The diameter of the cross section is small, hence quiet irrelevant to the solution(hence take r= 1000)

$(mv^2/r) \sin \theta = mg \cos \theta$

$\cot \theta = v^2/rg$

Putting in the values, this simplifies to 83.8 degrees.

Equating centripetal force and horizontal resultant force:

$F=\frac{m v^2}{r}=m g \tan (\theta)\\ \frac{v^2}{r}=g \tan (\theta)\\ \tan (\theta)=\frac{v^2}{g r}\\ \theta =\tan ^{-1}\left(\frac{v^2}{g r}\right)=\tan ^{-1}\left(\frac{300^2}{9.8\times1000}\right)=83.7856{}^{\circ}$

The thing to note is that the radius/diameter of the tunnel does not matter since there is no motion in the vertical plane. The forces at work are gravity ( $mg$ ) acting downwards and the centrifugal force ( $mr\omega^2$ or $mv^2/r$ ) acting horizontally. The ball reaches a position on the tube where the forces tangential to the loop cancel each other.

So if $\theta$ is the angle that the line joining the center of the loop and the pod makes with the vertical, then we have:

$mg\cos(\pi/2-\theta) = mr\omega^2\cos\theta$ $\Leftrightarrow \tan\theta=\frac{v^2}{gr}$ $\Leftrightarrow \theta \approx 83.786$

Use the formula:

$tan(theta)$ = $v^2/rg$

$theta$ = $arctan(300^2/1000*9,8)$

$theta$ = $arctan(9,1)$

$theta$ = $83.8^0$

The centrifugal acceleration experienced by the Hyperloop pod is 90 m/s^2 as calculated using a = v^2/r = 300^2/1000. The Hyperloop pod also experiences an accleration of 9.8 m/s^2 perpendicular to the other acceleration. The angle of the resultant acceleration and the vertical is the final answer. To calculate this you take the inverse tangent of 9.8/90 and then subtract the solution from 90 to obtain 83.8 degrees.

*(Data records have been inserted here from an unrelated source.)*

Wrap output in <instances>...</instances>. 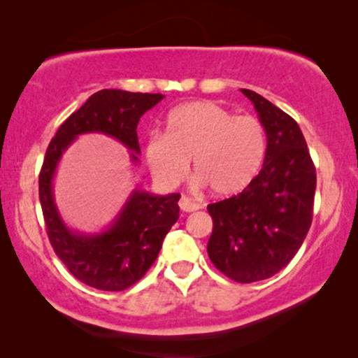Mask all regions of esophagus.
<instances>
[{
    "instance_id": "34e87169",
    "label": "esophagus",
    "mask_w": 358,
    "mask_h": 358,
    "mask_svg": "<svg viewBox=\"0 0 358 358\" xmlns=\"http://www.w3.org/2000/svg\"><path fill=\"white\" fill-rule=\"evenodd\" d=\"M179 207H180V210H182V212H195V210H199L200 207H202V205L194 202V200L187 197V195H182V197H180V200H179Z\"/></svg>"
}]
</instances>
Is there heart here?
<instances>
[{
  "label": "heart",
  "mask_w": 358,
  "mask_h": 358,
  "mask_svg": "<svg viewBox=\"0 0 358 358\" xmlns=\"http://www.w3.org/2000/svg\"><path fill=\"white\" fill-rule=\"evenodd\" d=\"M267 151L262 122L234 115L212 101L176 107L166 119L164 135H151L145 145L146 164L158 180L176 185L187 174L190 159L199 178L217 195H233L256 178Z\"/></svg>",
  "instance_id": "obj_1"
}]
</instances>
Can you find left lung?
Returning <instances> with one entry per match:
<instances>
[{
  "instance_id": "1",
  "label": "left lung",
  "mask_w": 358,
  "mask_h": 358,
  "mask_svg": "<svg viewBox=\"0 0 358 358\" xmlns=\"http://www.w3.org/2000/svg\"><path fill=\"white\" fill-rule=\"evenodd\" d=\"M241 92L266 129V158L243 192L207 207V251L220 272L251 283L275 275L301 248L313 222L316 168L296 122L257 92Z\"/></svg>"
}]
</instances>
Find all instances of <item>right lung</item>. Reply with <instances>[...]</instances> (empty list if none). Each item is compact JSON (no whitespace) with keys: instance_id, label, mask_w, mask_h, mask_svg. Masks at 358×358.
<instances>
[{"instance_id":"right-lung-1","label":"right lung","mask_w":358,"mask_h":358,"mask_svg":"<svg viewBox=\"0 0 358 358\" xmlns=\"http://www.w3.org/2000/svg\"><path fill=\"white\" fill-rule=\"evenodd\" d=\"M163 94L102 90L60 125L48 145L38 176L47 234L53 251L78 280L104 292L125 290L148 272L163 239L179 218L180 194L155 195L134 190L112 227L99 234L75 233L65 227L53 200L52 180L62 155L81 134H106L131 150L138 161L136 127L140 117L163 99Z\"/></svg>"}]
</instances>
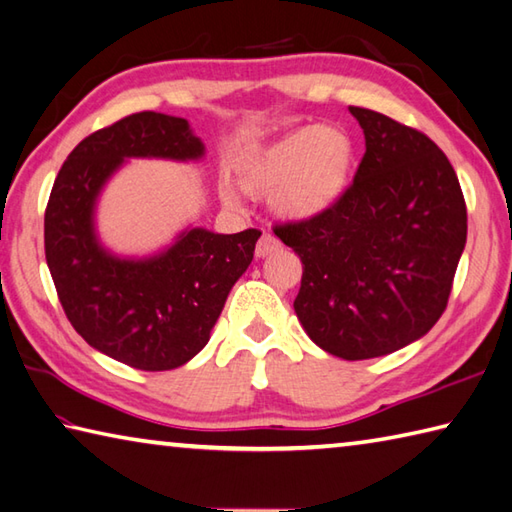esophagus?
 I'll return each mask as SVG.
<instances>
[{"label":"esophagus","instance_id":"34e87169","mask_svg":"<svg viewBox=\"0 0 512 512\" xmlns=\"http://www.w3.org/2000/svg\"><path fill=\"white\" fill-rule=\"evenodd\" d=\"M279 248H282V242H279V239H275L273 235H262V237H259V242H257L255 255L257 257H268V255L277 253Z\"/></svg>","mask_w":512,"mask_h":512}]
</instances>
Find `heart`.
I'll list each match as a JSON object with an SVG mask.
<instances>
[{
    "mask_svg": "<svg viewBox=\"0 0 512 512\" xmlns=\"http://www.w3.org/2000/svg\"><path fill=\"white\" fill-rule=\"evenodd\" d=\"M357 168V142L344 126H302L277 142L235 162L239 188L268 197L273 213L288 222H308L339 204ZM222 202L233 206L235 193L219 186Z\"/></svg>",
    "mask_w": 512,
    "mask_h": 512,
    "instance_id": "b5f03b06",
    "label": "heart"
}]
</instances>
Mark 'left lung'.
I'll use <instances>...</instances> for the list:
<instances>
[{
    "label": "left lung",
    "instance_id": "8db88e82",
    "mask_svg": "<svg viewBox=\"0 0 512 512\" xmlns=\"http://www.w3.org/2000/svg\"><path fill=\"white\" fill-rule=\"evenodd\" d=\"M366 153L339 204L275 235L304 264L295 313L326 353L357 362L417 342L448 304L466 204L433 139L350 106Z\"/></svg>",
    "mask_w": 512,
    "mask_h": 512
}]
</instances>
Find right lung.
<instances>
[{"instance_id": "add662e5", "label": "right lung", "mask_w": 512, "mask_h": 512, "mask_svg": "<svg viewBox=\"0 0 512 512\" xmlns=\"http://www.w3.org/2000/svg\"><path fill=\"white\" fill-rule=\"evenodd\" d=\"M206 146L182 117L135 113L75 146L50 190L46 264L68 322L99 353L139 370H173L202 350L230 288L253 262L259 230L188 226L144 257L106 248L97 202L128 159L199 162Z\"/></svg>"}]
</instances>
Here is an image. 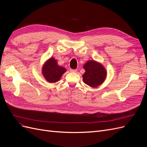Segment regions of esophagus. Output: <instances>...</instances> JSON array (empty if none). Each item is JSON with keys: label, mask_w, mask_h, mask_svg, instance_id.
I'll return each mask as SVG.
<instances>
[{"label": "esophagus", "mask_w": 147, "mask_h": 147, "mask_svg": "<svg viewBox=\"0 0 147 147\" xmlns=\"http://www.w3.org/2000/svg\"><path fill=\"white\" fill-rule=\"evenodd\" d=\"M77 69H70V72H77Z\"/></svg>", "instance_id": "obj_1"}]
</instances>
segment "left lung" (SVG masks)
<instances>
[{"label": "left lung", "instance_id": "8db88e82", "mask_svg": "<svg viewBox=\"0 0 147 147\" xmlns=\"http://www.w3.org/2000/svg\"><path fill=\"white\" fill-rule=\"evenodd\" d=\"M86 72L83 75V82L91 87L100 85L105 80L107 72L105 68L95 61H89L83 65Z\"/></svg>", "mask_w": 147, "mask_h": 147}]
</instances>
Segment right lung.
Wrapping results in <instances>:
<instances>
[{
	"label": "right lung",
	"mask_w": 147,
	"mask_h": 147,
	"mask_svg": "<svg viewBox=\"0 0 147 147\" xmlns=\"http://www.w3.org/2000/svg\"><path fill=\"white\" fill-rule=\"evenodd\" d=\"M65 71V68L57 65L56 59L51 57L44 64L42 69V74L48 82L55 83L59 80L62 75Z\"/></svg>",
	"instance_id": "add662e5"
}]
</instances>
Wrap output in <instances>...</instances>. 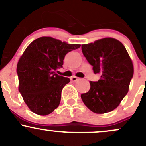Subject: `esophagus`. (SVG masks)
<instances>
[{
  "label": "esophagus",
  "instance_id": "34e87169",
  "mask_svg": "<svg viewBox=\"0 0 146 146\" xmlns=\"http://www.w3.org/2000/svg\"><path fill=\"white\" fill-rule=\"evenodd\" d=\"M80 78H77V77H75V76H73V77H71V81H73V82H77L78 81V80H80Z\"/></svg>",
  "mask_w": 146,
  "mask_h": 146
}]
</instances>
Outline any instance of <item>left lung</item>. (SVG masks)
Returning <instances> with one entry per match:
<instances>
[{
  "mask_svg": "<svg viewBox=\"0 0 146 146\" xmlns=\"http://www.w3.org/2000/svg\"><path fill=\"white\" fill-rule=\"evenodd\" d=\"M82 51L93 72L101 75L98 81H90V90L81 95L84 104L95 113L113 111L128 93L133 77L128 52L121 42L111 38L82 44Z\"/></svg>",
  "mask_w": 146,
  "mask_h": 146,
  "instance_id": "8db88e82",
  "label": "left lung"
}]
</instances>
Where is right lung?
<instances>
[{"label":"right lung","mask_w":146,"mask_h":146,"mask_svg":"<svg viewBox=\"0 0 146 146\" xmlns=\"http://www.w3.org/2000/svg\"><path fill=\"white\" fill-rule=\"evenodd\" d=\"M51 37H41L27 47L17 64L18 90L33 113L47 115L60 104L61 93L70 79L56 73L68 52L80 48Z\"/></svg>","instance_id":"1"}]
</instances>
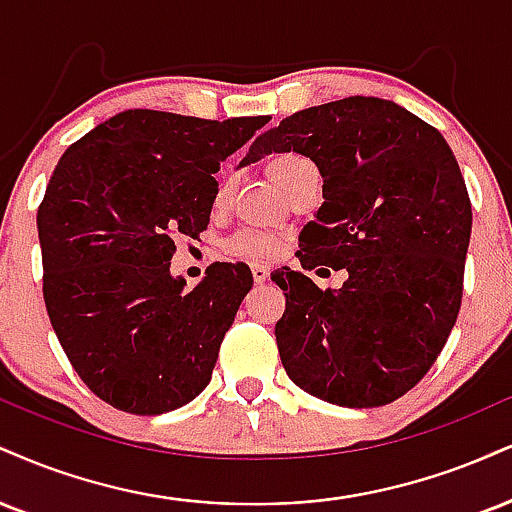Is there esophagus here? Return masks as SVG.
I'll return each instance as SVG.
<instances>
[{"instance_id": "esophagus-1", "label": "esophagus", "mask_w": 512, "mask_h": 512, "mask_svg": "<svg viewBox=\"0 0 512 512\" xmlns=\"http://www.w3.org/2000/svg\"><path fill=\"white\" fill-rule=\"evenodd\" d=\"M250 272H252V279H255V283H264V281H267V276H269L267 264H262V262H252Z\"/></svg>"}]
</instances>
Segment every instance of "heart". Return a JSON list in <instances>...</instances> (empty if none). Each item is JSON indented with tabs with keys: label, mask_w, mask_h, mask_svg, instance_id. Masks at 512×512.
I'll return each mask as SVG.
<instances>
[{
	"label": "heart",
	"mask_w": 512,
	"mask_h": 512,
	"mask_svg": "<svg viewBox=\"0 0 512 512\" xmlns=\"http://www.w3.org/2000/svg\"><path fill=\"white\" fill-rule=\"evenodd\" d=\"M312 166V162L298 152H279V155H272L267 162V171L272 176V181L279 186L283 193L291 188V183L295 181V176L300 171ZM233 181L229 176L221 178L217 193H214V207L221 209L229 202ZM229 252L233 257H243V260H264V257H274L276 252L281 250V238L274 236L269 231H257V229H243L238 231L236 236L229 240Z\"/></svg>",
	"instance_id": "obj_1"
}]
</instances>
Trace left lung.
I'll use <instances>...</instances> for the list:
<instances>
[{
    "instance_id": "1",
    "label": "left lung",
    "mask_w": 512,
    "mask_h": 512,
    "mask_svg": "<svg viewBox=\"0 0 512 512\" xmlns=\"http://www.w3.org/2000/svg\"><path fill=\"white\" fill-rule=\"evenodd\" d=\"M298 152L324 178V205L300 233L303 269H346L322 288L283 267L276 343L300 389L343 408H377L420 384L463 303L472 205L443 135L379 97L286 116L243 162Z\"/></svg>"
}]
</instances>
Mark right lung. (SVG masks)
<instances>
[{
  "label": "right lung",
  "instance_id": "add662e5",
  "mask_svg": "<svg viewBox=\"0 0 512 512\" xmlns=\"http://www.w3.org/2000/svg\"><path fill=\"white\" fill-rule=\"evenodd\" d=\"M269 116L195 119L128 109L76 140L38 207L42 295L85 386L131 415H162L209 384L252 288L214 262L195 288L169 274L178 238L207 229L219 162Z\"/></svg>",
  "mask_w": 512,
  "mask_h": 512
}]
</instances>
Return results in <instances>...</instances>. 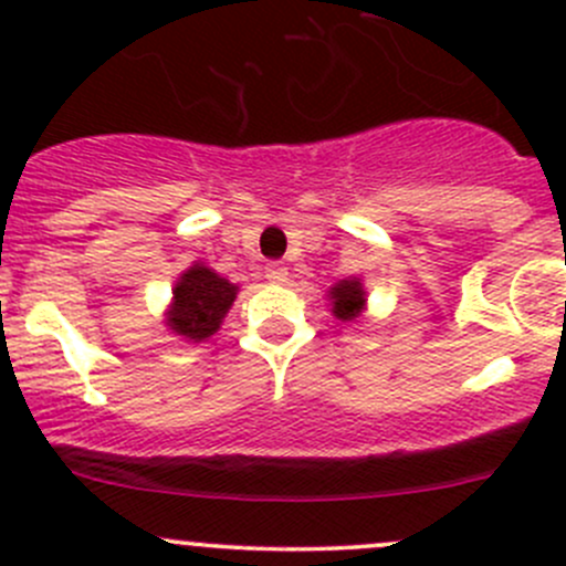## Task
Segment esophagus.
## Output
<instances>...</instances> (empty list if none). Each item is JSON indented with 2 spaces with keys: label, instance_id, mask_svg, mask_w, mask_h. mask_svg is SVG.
Returning <instances> with one entry per match:
<instances>
[{
  "label": "esophagus",
  "instance_id": "esophagus-1",
  "mask_svg": "<svg viewBox=\"0 0 566 566\" xmlns=\"http://www.w3.org/2000/svg\"><path fill=\"white\" fill-rule=\"evenodd\" d=\"M265 279L271 284H284L287 282V268L279 265V262H271V265L265 268Z\"/></svg>",
  "mask_w": 566,
  "mask_h": 566
}]
</instances>
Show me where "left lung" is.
<instances>
[{
    "label": "left lung",
    "mask_w": 566,
    "mask_h": 566,
    "mask_svg": "<svg viewBox=\"0 0 566 566\" xmlns=\"http://www.w3.org/2000/svg\"><path fill=\"white\" fill-rule=\"evenodd\" d=\"M328 304L331 315L342 323H353V319L364 317L367 312V290H364V282L358 276L339 279L336 284L328 287Z\"/></svg>",
    "instance_id": "8db88e82"
}]
</instances>
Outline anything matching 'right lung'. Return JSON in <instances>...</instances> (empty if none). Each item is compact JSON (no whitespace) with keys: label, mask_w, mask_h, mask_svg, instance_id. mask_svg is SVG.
I'll use <instances>...</instances> for the list:
<instances>
[{"label":"right lung","mask_w":566,"mask_h":566,"mask_svg":"<svg viewBox=\"0 0 566 566\" xmlns=\"http://www.w3.org/2000/svg\"><path fill=\"white\" fill-rule=\"evenodd\" d=\"M235 298L238 284H232L205 262H193L177 276L172 304L164 312V325L186 342H205L221 328Z\"/></svg>","instance_id":"add662e5"}]
</instances>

The angle, $\theta$ , is $\cos^{-1} (\frac{g}{F_c})$ , where $F_c =$ centripetal acceleration

$\theta = cos^{-1}(\frac{g}{(\frac{v^{2}}{r})}) = cos^{-1}(\frac{gr}{v^{2}})$

$\theta = cos^{-1}(\frac{9.8\times 1000}{300^{2}}) = 83.8^{\circ}$

I'm using the following assumptions: The tunnel lies in a plane perpendicular to the force of gravity, and the curve is left or right. Not a great assumption given that we had to take the curvature of the earth into account for the previous question, but still :) And as the pod passes through the tunnel it will ride up the side due to the centripetal acceleration, and we are trying to calculate how far up the side it rides.

The centripetal acceleration can be calculated as $a = \frac{v^2}{r}$ , i.e. $90ms^{-1}$ . If we consider the free body force diagram, we have $ma$ in the horizontal direction, and $mg$ in the vertical direction. Therefore $\cot \theta = \frac{mg}{ma}$ .

Plugging inverse cotangent of $\frac{9.8}{90}$ into a calculator gives $83.7856...$ degrees.